Я предпочитаю ни с кем не встречаться. Знаю, что обо мне рассказывают всякое. Что я тронулся, сидя взаперти, — с чем я вполне согласен, надо только встать на точку зрения этих людей. Для них я в самом деле помешанный. Или что я будто бы тайком постригся в монахи, дал обет молчания. Какой обет, откуда им известны такие выражения? Слыхали ли они когда-нибудь о молчальниках, об исихастах, об «умной молитве» Григория Паламы? За многие годы я не видел, чтобы кто-нибудь хотя бы перекрестился… Если я мало с кем разговариваю, то не потому, что лишился дара речи. Просто не считаю нужным обмениваться шаблонными репликами, отвечать на глупые вопросы, задавать самому. Я заранее знаю, что мне ответят.

Пятый час

…не утра, конечно, — в это время я уже собирался лечь. А сейчас на ногах, бодр и свеж, стемнеет — пойду гулять. Сегодня Касьян, — чуть не забыл, что я именинник. Народная этимология связала это имя со словом «косить»: Касьян с косой в руках, как сама смерть. Високосный год считается несчастливым. Было ли моё рождение несчастьем для родителей, для меня самого?

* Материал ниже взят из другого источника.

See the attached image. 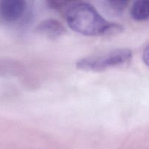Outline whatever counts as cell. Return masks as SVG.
<instances>
[{
	"label": "cell",
	"instance_id": "cell-1",
	"mask_svg": "<svg viewBox=\"0 0 149 149\" xmlns=\"http://www.w3.org/2000/svg\"><path fill=\"white\" fill-rule=\"evenodd\" d=\"M50 6L63 9L68 26L77 33L86 36H101L120 33L122 26L105 20L90 4L82 1L51 2Z\"/></svg>",
	"mask_w": 149,
	"mask_h": 149
},
{
	"label": "cell",
	"instance_id": "cell-2",
	"mask_svg": "<svg viewBox=\"0 0 149 149\" xmlns=\"http://www.w3.org/2000/svg\"><path fill=\"white\" fill-rule=\"evenodd\" d=\"M132 58L130 49L119 48L80 59L77 63V67L84 71H102L129 64Z\"/></svg>",
	"mask_w": 149,
	"mask_h": 149
},
{
	"label": "cell",
	"instance_id": "cell-3",
	"mask_svg": "<svg viewBox=\"0 0 149 149\" xmlns=\"http://www.w3.org/2000/svg\"><path fill=\"white\" fill-rule=\"evenodd\" d=\"M26 4L22 0H2L0 1V17L7 22H15L22 17Z\"/></svg>",
	"mask_w": 149,
	"mask_h": 149
},
{
	"label": "cell",
	"instance_id": "cell-4",
	"mask_svg": "<svg viewBox=\"0 0 149 149\" xmlns=\"http://www.w3.org/2000/svg\"><path fill=\"white\" fill-rule=\"evenodd\" d=\"M37 33L49 39H58L65 33V29L59 21L54 19H47L41 22L36 27Z\"/></svg>",
	"mask_w": 149,
	"mask_h": 149
},
{
	"label": "cell",
	"instance_id": "cell-5",
	"mask_svg": "<svg viewBox=\"0 0 149 149\" xmlns=\"http://www.w3.org/2000/svg\"><path fill=\"white\" fill-rule=\"evenodd\" d=\"M131 16L138 21L148 20L149 18V0L136 1L131 8Z\"/></svg>",
	"mask_w": 149,
	"mask_h": 149
},
{
	"label": "cell",
	"instance_id": "cell-6",
	"mask_svg": "<svg viewBox=\"0 0 149 149\" xmlns=\"http://www.w3.org/2000/svg\"><path fill=\"white\" fill-rule=\"evenodd\" d=\"M108 5L111 10L116 12H122L128 5L127 1H108Z\"/></svg>",
	"mask_w": 149,
	"mask_h": 149
},
{
	"label": "cell",
	"instance_id": "cell-7",
	"mask_svg": "<svg viewBox=\"0 0 149 149\" xmlns=\"http://www.w3.org/2000/svg\"><path fill=\"white\" fill-rule=\"evenodd\" d=\"M143 60L144 63L149 66V45L146 47L143 53Z\"/></svg>",
	"mask_w": 149,
	"mask_h": 149
}]
</instances>
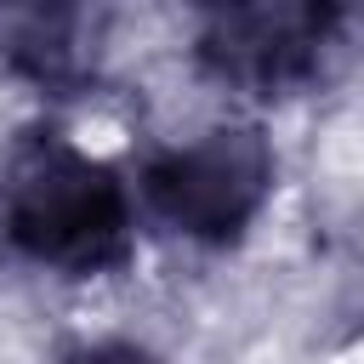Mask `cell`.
Segmentation results:
<instances>
[{"label":"cell","instance_id":"6da1fadb","mask_svg":"<svg viewBox=\"0 0 364 364\" xmlns=\"http://www.w3.org/2000/svg\"><path fill=\"white\" fill-rule=\"evenodd\" d=\"M6 233L28 262L68 279L114 273L131 256L125 182L68 136L28 131L6 165Z\"/></svg>","mask_w":364,"mask_h":364},{"label":"cell","instance_id":"7a4b0ae2","mask_svg":"<svg viewBox=\"0 0 364 364\" xmlns=\"http://www.w3.org/2000/svg\"><path fill=\"white\" fill-rule=\"evenodd\" d=\"M273 176L279 165L256 125H216L199 142L148 159L142 199L171 233L193 245H233L273 199Z\"/></svg>","mask_w":364,"mask_h":364},{"label":"cell","instance_id":"3957f363","mask_svg":"<svg viewBox=\"0 0 364 364\" xmlns=\"http://www.w3.org/2000/svg\"><path fill=\"white\" fill-rule=\"evenodd\" d=\"M102 28L108 0H0V46L46 91H74L97 74Z\"/></svg>","mask_w":364,"mask_h":364},{"label":"cell","instance_id":"277c9868","mask_svg":"<svg viewBox=\"0 0 364 364\" xmlns=\"http://www.w3.org/2000/svg\"><path fill=\"white\" fill-rule=\"evenodd\" d=\"M68 364H159V358L148 347H136V341H97L85 353H74Z\"/></svg>","mask_w":364,"mask_h":364},{"label":"cell","instance_id":"5b68a950","mask_svg":"<svg viewBox=\"0 0 364 364\" xmlns=\"http://www.w3.org/2000/svg\"><path fill=\"white\" fill-rule=\"evenodd\" d=\"M313 11L324 17L330 40H336V34H358V28H364V0H313Z\"/></svg>","mask_w":364,"mask_h":364},{"label":"cell","instance_id":"8992f818","mask_svg":"<svg viewBox=\"0 0 364 364\" xmlns=\"http://www.w3.org/2000/svg\"><path fill=\"white\" fill-rule=\"evenodd\" d=\"M188 6H199L205 17H222V11H233V6H245V0H188Z\"/></svg>","mask_w":364,"mask_h":364}]
</instances>
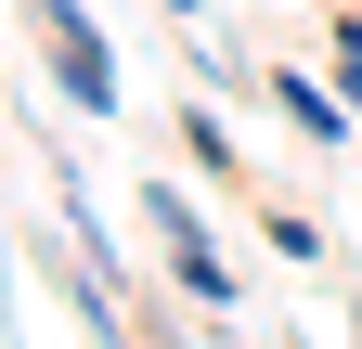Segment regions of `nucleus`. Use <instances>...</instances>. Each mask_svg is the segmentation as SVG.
<instances>
[{"label": "nucleus", "instance_id": "obj_5", "mask_svg": "<svg viewBox=\"0 0 362 349\" xmlns=\"http://www.w3.org/2000/svg\"><path fill=\"white\" fill-rule=\"evenodd\" d=\"M168 13H207V0H168Z\"/></svg>", "mask_w": 362, "mask_h": 349}, {"label": "nucleus", "instance_id": "obj_2", "mask_svg": "<svg viewBox=\"0 0 362 349\" xmlns=\"http://www.w3.org/2000/svg\"><path fill=\"white\" fill-rule=\"evenodd\" d=\"M39 13V52H52V91L78 117H117V52H104V26L78 13V0H26Z\"/></svg>", "mask_w": 362, "mask_h": 349}, {"label": "nucleus", "instance_id": "obj_1", "mask_svg": "<svg viewBox=\"0 0 362 349\" xmlns=\"http://www.w3.org/2000/svg\"><path fill=\"white\" fill-rule=\"evenodd\" d=\"M143 220H156V246H168V285L194 297V311L233 336V311H246V285H233V259H220V233L194 220V194L181 182H143Z\"/></svg>", "mask_w": 362, "mask_h": 349}, {"label": "nucleus", "instance_id": "obj_4", "mask_svg": "<svg viewBox=\"0 0 362 349\" xmlns=\"http://www.w3.org/2000/svg\"><path fill=\"white\" fill-rule=\"evenodd\" d=\"M181 155H194V168H220V182H233V129H220L207 104H194V117H181Z\"/></svg>", "mask_w": 362, "mask_h": 349}, {"label": "nucleus", "instance_id": "obj_3", "mask_svg": "<svg viewBox=\"0 0 362 349\" xmlns=\"http://www.w3.org/2000/svg\"><path fill=\"white\" fill-rule=\"evenodd\" d=\"M259 91L285 104V129H298V143H324V155H337L349 129H362V117H349V91H324V78H310V65H272Z\"/></svg>", "mask_w": 362, "mask_h": 349}, {"label": "nucleus", "instance_id": "obj_6", "mask_svg": "<svg viewBox=\"0 0 362 349\" xmlns=\"http://www.w3.org/2000/svg\"><path fill=\"white\" fill-rule=\"evenodd\" d=\"M349 349H362V311H349Z\"/></svg>", "mask_w": 362, "mask_h": 349}, {"label": "nucleus", "instance_id": "obj_7", "mask_svg": "<svg viewBox=\"0 0 362 349\" xmlns=\"http://www.w3.org/2000/svg\"><path fill=\"white\" fill-rule=\"evenodd\" d=\"M324 13H337V0H324Z\"/></svg>", "mask_w": 362, "mask_h": 349}]
</instances>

Но, с другой стороны, не так уж плохо появиться на свет 29 февраля, это значит, что мой возраст прибавляется один раз в четыре года. Мой патрон, святой Кассиан, поплатился за чистоплюйство. В наших местах до сих пор рассказывают, как однажды Иисус Христос шёл ненастным осенним днём с двумя святителями, Георгием и Кассианом. Вдруг видят — мужик застрял с возом посреди дороги, надо пособить. Святой Георгий, недолго думая, подвернул портки повыше и полез в грязь. А Касьян стоит на обочине, не желает пачкаться. Двое упёрлись в задок, лошадь дёрнула раз, другой, и вытащили воз. Крестьянин снял шапку, поблагодарил и поехал дальше. Иисус же промолвил: за то, что ты, Егорушка, помог человеку, тебя будут праздновать дважды в году, ты будешь Егорий Вешний и Осенний. А ты, Касьян, поленился, и за это твой день будут отмечать раз в четыре года.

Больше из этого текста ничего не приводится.